Tell Me About Yourself
September 16, 2011
People wear masks. Behind that mask are many stories, good, bad, and indifferent. Never move intimately, and emotionally close to anyone without first knowing who that person is. Strangers are tomorrow’s friends, but friends come in all levels from ‘Facebook’ internet friends to ‘soul mates’. Like ‘food’ today, one needs to know what’s in it, and if it’s a healthy pick or a ‘deal breaker’. In the case of humans who connect with the possibility of continual intimate partnering, it could be the most important decision you’ll ever make. It’s not like the old days of ‘Cro-Magnum’ where the male is dragging the female ‘catch’ by the hair with a big club in the other hand.
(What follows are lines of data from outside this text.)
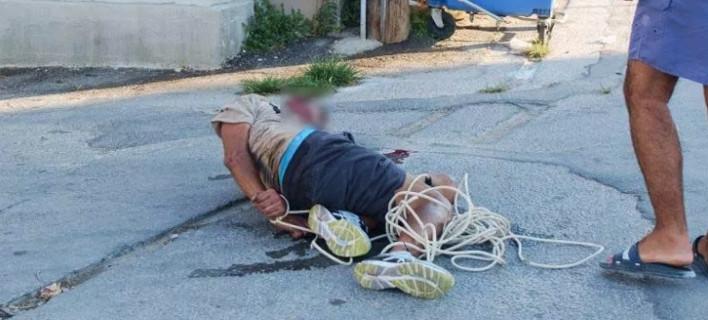 Απίστευτο: Αφόπλισαν ληστή, τον έδειραν και τον έδεσαν με καλώδια στον δρόμο [εικόνες]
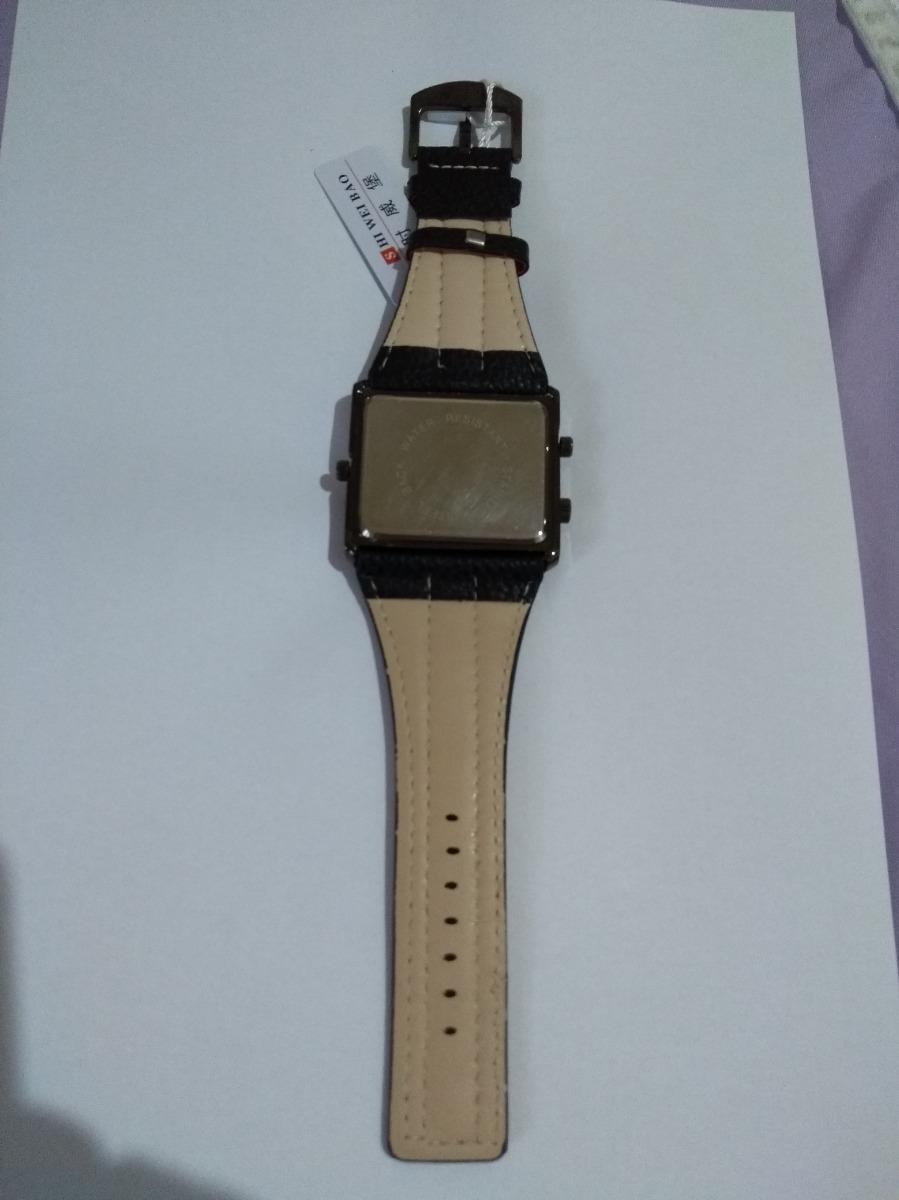 37527bf664a relógio pulso masculino red black shiweibao analógico fuso. Carregando zoom.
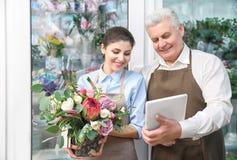 Мужские и женские флористы Стоковое Изображение RF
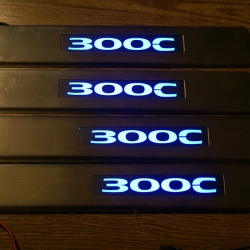 накладки на пороги с подсветкой Chrysler 300C,светящиеся накладки на пороги Chrysler 300C,светодиодные накладки на пороги Chrysler 300C,светодиодные накладки на пороги авто Chrysler 300C,накладки на пороги led Chrysler 300C,декоративные накладки Chrysler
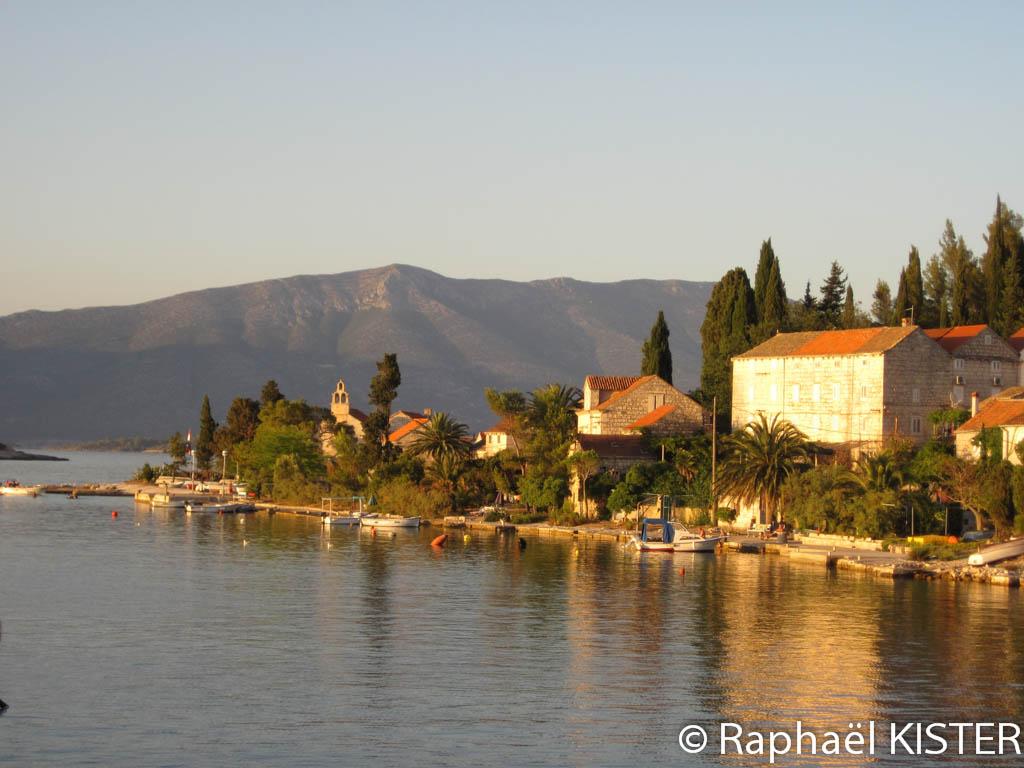 Petit village sur une île proche du village de Lumbarda, à 10 km de Korcula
Little communication happened among the neanderthals, and yet that lack of intelligent behavior is common to one degree or another among people ‘coupling’. Millions of marriages are still ‘arranged marriages’! In the Western world, freedoms and slow acceptance of different kinds of coupling from ‘interracial’ to ‘gay marriage’ is becoming more accepted by the open minded. However, the dilemmas of hiding ones true self from the other, not to mention from oneself is still the norm. Closeness involves taking on the manners, qualities, and soul of the other that to one degree or another merges with your own. Does it make any sense not to know who you’re letting in to you from both points of view?
The other day I was talking to a 32 year old special friend of Chinese ancestry on how to break through the shields that most put up to protect their fears (perhaps even more so among Asians). Many times I have encouraged her to open up on deeper levels to herself, accepting that as much better than a relationship becoming a prison for the soul, like billions suffer from. Being very smart in many ways, but yet protectively closed with her emotions, she is at a loss at how to connect with another who likely also is. I suggested a technique that impressed me by a very delightful Jewish girl I met in the past who, on our first date of mutual interest, said over and over to me, ‘tell me about yourself, and then tell me more….and more. We love to talk about ourselves when the other is interested, and particularly when the other feels ‘trusted’. It’s an easy, non specific way to open up another, and with a smile from the heart.
‘Tell me about yourself’, need not be said if two people are in the flow of easily doing it naturally. Sometimes other communication unfolds where it happens naturally when two people are in relaxed communication. Lead your life where smooth communication can happen to the maximum point of it’s willingness to be received. Open communication with no mask or barriers is fulfilling to the soul and builds a knowing trust. Feel your heart opening and the others will open.